Scientific classification
- Domain: Eukaryota
- Kingdom: Animalia
- Phylum: Mollusca
- Class: Gastropoda
- Subclass: Caenogastropoda
- Family: Pachychilidae
- Genus: Tylomelania
- Species: T. masapensis
- Binomial name: Tylomelania masapensis (Kruimel, 1913)
- Synonyms: Melania masapensis Kruimel, 1913

= Tylomelania masapensis =

- Genus: Tylomelania
- Species: masapensis
- Authority: (Kruimel, 1913)
- Synonyms: Melania masapensis Kruimel, 1913

Species of gastropod

Tylomelania masapensis is a species of freshwater snail with an operculum, an aquatic gastropod mollusk in the family Pachychilidae.
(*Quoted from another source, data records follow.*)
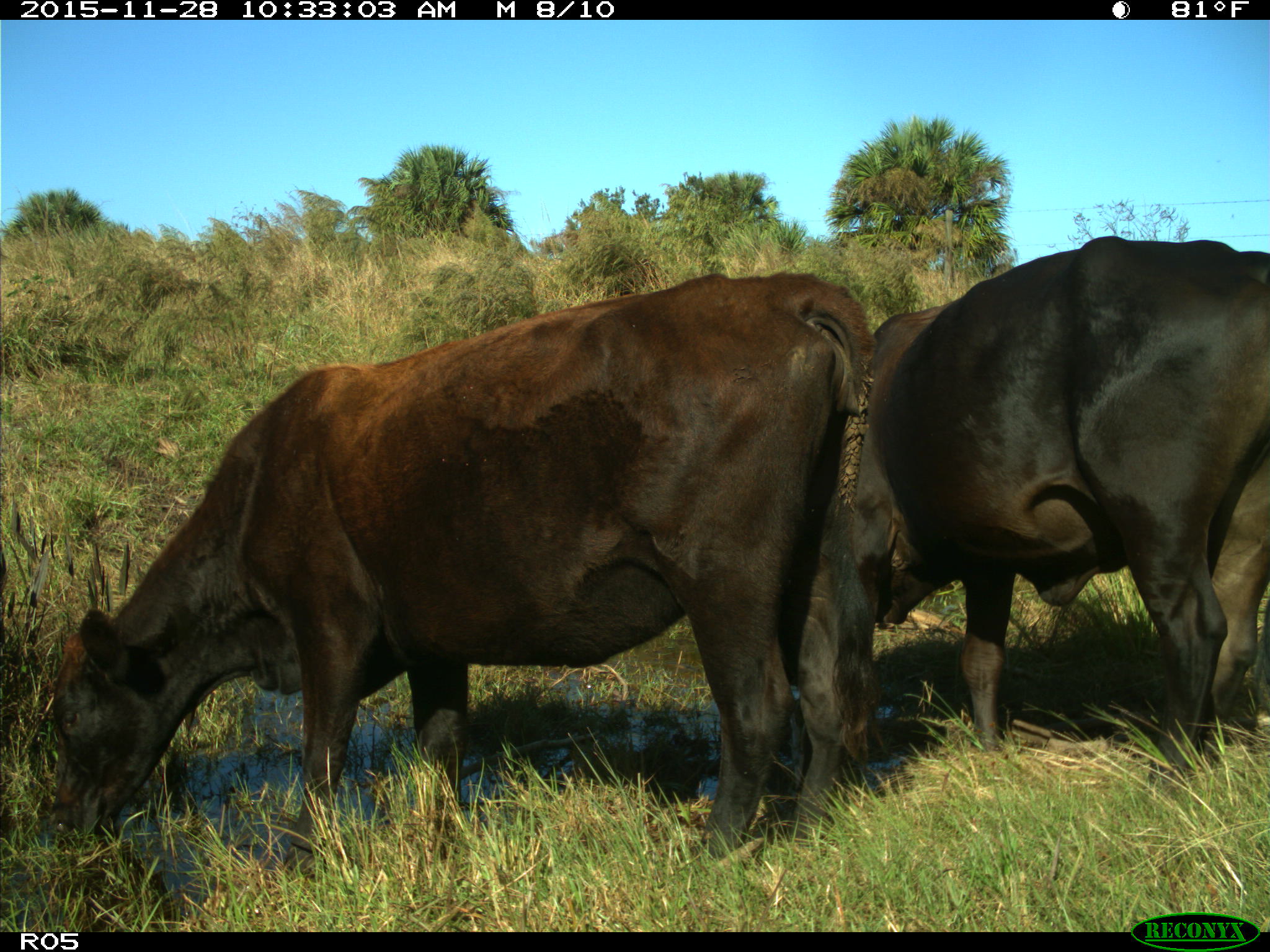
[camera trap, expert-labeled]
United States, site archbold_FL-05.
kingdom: Animalia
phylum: Chordata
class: Mammalia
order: Artiodactyla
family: Bovidae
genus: Bos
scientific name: Bos taurus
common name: domestic cow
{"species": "Bos taurus (domestic cow)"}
The specific name masapensis is named after Lake Masapi, where it lives.

== Distribution ==
This species occurs in Malili Lakes, Sulawesi, Indonesia. Its type locality is Lake Masapi.

== Ecology ==
Tylomelania masapensis is a lacustrine species.

The females of Tylomelania masapensis usually have 1-5 embryos in their brood pouch. Newly hatched snails of Tylomelania masapensis have a shell height of 0.3-10.0 mm.